Whether he is making a wall sculpture, a tower, or a coffee table, Todd starts with the form, stacking boxes until he has something “balanced and pleasing to the eye.” At times, he draws upon a list of ideas he wants to pursue and makes the concept (e.g., Wonder Woman) fit the form.
“Fortunately, what I do has a broad range. I can make a small pedestal or a tower, build furniture or a playground. I look at the boxes as being five-sided canvases,” he says, pointing out that one side faces a wall, bottom surface, or side of another box. His smallest pieces fit on tables; the largest (with some 50 boxes) measures 12 feet wide. All are made with half-inch birch plywood.
Todd sources his boxes from himself. That is, he owns a cabinet company (his business and studio share a building), and he has staff and art assistants that relieve him of the labor of box construction, sanding, priming, and spray finishing, which frees him to create, paint, and assemble.

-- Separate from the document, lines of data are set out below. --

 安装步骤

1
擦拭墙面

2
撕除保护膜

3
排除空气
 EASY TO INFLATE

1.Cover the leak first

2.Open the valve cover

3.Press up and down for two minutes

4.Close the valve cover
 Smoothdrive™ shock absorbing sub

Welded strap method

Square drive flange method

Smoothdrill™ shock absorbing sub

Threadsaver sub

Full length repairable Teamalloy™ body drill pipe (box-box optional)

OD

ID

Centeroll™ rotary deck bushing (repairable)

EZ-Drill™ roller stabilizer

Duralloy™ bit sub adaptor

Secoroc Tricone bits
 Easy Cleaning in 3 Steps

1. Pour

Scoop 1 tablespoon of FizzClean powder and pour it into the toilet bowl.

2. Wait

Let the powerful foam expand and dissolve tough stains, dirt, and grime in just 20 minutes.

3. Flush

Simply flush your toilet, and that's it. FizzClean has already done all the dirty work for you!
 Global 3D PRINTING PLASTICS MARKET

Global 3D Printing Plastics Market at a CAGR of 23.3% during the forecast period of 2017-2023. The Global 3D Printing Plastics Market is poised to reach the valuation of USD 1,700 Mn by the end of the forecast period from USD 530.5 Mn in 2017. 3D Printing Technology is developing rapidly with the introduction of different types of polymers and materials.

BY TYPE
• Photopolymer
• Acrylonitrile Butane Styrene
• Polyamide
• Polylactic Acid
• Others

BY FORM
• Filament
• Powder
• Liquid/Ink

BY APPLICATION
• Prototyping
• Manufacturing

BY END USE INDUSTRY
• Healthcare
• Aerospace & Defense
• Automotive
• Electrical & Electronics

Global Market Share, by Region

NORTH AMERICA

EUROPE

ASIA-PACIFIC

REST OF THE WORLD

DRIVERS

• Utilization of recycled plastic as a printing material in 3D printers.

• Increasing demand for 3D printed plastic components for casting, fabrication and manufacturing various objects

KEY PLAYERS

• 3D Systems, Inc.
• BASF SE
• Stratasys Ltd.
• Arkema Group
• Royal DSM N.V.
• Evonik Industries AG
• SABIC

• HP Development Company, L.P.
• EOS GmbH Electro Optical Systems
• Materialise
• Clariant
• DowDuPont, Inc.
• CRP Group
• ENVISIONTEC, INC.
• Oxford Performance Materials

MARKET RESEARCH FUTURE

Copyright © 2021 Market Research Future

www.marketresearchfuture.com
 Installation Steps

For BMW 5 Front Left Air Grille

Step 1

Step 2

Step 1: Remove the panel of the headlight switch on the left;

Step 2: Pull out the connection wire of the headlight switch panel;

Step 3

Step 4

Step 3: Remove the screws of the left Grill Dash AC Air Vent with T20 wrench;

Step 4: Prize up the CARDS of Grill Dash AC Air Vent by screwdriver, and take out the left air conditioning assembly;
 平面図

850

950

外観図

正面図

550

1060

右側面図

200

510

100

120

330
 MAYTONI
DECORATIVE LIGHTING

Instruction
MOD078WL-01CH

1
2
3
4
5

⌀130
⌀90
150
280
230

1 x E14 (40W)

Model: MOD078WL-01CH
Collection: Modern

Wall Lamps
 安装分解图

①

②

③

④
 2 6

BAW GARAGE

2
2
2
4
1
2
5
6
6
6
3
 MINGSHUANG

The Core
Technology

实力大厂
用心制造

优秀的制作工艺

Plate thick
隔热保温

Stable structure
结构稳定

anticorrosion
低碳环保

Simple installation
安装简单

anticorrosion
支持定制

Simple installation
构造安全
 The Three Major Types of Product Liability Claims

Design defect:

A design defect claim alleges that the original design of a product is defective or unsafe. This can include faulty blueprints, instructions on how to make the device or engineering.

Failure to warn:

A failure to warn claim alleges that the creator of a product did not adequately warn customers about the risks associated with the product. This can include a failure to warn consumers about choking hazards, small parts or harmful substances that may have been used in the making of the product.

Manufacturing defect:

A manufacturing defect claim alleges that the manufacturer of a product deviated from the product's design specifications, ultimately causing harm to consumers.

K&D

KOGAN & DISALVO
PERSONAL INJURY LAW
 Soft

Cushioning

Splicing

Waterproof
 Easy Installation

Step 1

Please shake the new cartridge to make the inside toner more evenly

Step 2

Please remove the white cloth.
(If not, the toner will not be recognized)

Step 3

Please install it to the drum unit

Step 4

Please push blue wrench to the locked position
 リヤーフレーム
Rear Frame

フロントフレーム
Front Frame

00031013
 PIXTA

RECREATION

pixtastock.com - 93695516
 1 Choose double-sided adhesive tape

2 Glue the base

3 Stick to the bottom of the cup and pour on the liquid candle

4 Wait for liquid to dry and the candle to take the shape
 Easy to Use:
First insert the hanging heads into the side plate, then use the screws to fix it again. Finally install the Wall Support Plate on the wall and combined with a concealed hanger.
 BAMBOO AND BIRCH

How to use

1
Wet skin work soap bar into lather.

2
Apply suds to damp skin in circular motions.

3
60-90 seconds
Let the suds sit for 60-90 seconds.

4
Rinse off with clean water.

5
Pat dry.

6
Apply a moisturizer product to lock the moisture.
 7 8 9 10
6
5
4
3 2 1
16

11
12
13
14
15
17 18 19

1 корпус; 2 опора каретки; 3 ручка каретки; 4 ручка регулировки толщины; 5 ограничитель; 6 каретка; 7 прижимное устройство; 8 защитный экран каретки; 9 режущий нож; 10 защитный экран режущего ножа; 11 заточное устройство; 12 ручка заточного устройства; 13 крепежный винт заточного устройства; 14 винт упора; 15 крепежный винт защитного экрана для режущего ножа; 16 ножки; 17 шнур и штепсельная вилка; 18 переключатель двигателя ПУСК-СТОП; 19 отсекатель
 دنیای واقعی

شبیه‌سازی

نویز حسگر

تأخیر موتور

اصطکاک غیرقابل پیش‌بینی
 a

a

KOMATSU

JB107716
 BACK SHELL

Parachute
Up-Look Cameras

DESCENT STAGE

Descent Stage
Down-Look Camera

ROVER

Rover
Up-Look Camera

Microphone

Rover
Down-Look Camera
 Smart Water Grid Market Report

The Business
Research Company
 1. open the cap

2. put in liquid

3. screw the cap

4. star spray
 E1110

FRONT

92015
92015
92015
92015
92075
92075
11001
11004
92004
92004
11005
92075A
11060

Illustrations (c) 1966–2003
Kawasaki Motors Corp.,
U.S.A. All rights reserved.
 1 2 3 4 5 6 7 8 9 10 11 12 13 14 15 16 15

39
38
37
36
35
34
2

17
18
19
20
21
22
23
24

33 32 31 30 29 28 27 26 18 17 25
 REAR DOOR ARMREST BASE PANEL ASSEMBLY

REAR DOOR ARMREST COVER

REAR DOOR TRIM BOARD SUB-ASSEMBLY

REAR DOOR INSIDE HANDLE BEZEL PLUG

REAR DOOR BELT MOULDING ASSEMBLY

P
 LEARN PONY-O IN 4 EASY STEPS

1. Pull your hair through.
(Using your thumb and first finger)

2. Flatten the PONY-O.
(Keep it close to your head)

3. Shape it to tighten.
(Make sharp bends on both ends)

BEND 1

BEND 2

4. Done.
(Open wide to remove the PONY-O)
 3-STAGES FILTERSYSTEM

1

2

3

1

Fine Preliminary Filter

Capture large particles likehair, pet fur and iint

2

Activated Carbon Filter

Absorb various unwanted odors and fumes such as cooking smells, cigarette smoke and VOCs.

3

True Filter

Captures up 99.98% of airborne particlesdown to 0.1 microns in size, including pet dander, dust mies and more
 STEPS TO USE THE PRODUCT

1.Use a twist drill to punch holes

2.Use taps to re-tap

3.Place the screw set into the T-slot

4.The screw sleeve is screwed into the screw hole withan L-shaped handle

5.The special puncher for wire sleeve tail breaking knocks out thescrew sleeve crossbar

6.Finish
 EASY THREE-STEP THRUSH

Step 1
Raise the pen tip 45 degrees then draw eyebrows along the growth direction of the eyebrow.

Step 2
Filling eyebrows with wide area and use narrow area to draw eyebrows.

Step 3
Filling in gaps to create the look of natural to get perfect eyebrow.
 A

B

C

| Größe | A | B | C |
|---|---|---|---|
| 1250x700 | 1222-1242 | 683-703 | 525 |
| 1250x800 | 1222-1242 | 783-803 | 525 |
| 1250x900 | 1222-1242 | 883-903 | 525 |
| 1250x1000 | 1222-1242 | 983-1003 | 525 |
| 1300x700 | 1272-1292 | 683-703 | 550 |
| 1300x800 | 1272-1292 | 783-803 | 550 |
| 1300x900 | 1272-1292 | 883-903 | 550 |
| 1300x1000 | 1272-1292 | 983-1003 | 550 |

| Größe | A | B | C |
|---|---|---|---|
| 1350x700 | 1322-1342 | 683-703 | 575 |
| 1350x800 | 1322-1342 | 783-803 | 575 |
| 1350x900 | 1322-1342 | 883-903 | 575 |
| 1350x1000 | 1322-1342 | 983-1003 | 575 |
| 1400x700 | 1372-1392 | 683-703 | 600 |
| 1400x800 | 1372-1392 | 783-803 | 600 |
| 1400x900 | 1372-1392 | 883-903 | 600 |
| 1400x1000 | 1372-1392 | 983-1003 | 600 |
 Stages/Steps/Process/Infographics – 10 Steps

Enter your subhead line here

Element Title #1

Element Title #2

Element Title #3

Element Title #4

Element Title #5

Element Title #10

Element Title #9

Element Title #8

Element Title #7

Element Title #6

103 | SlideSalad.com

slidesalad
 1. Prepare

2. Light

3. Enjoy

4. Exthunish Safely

“I work on multiple pieces at a time,” he says. “As I have gotten older, I have learned how to delegate responsibilities so I can stay in the lane that supports what I do best. By doing less, I can do more.”
Todd says the best compliment is “for somebody to say my work is really smart.”
His greatest skill beyond art, he claims, is “overcoming chronic anxiety and living happily in this world on a daily basis.”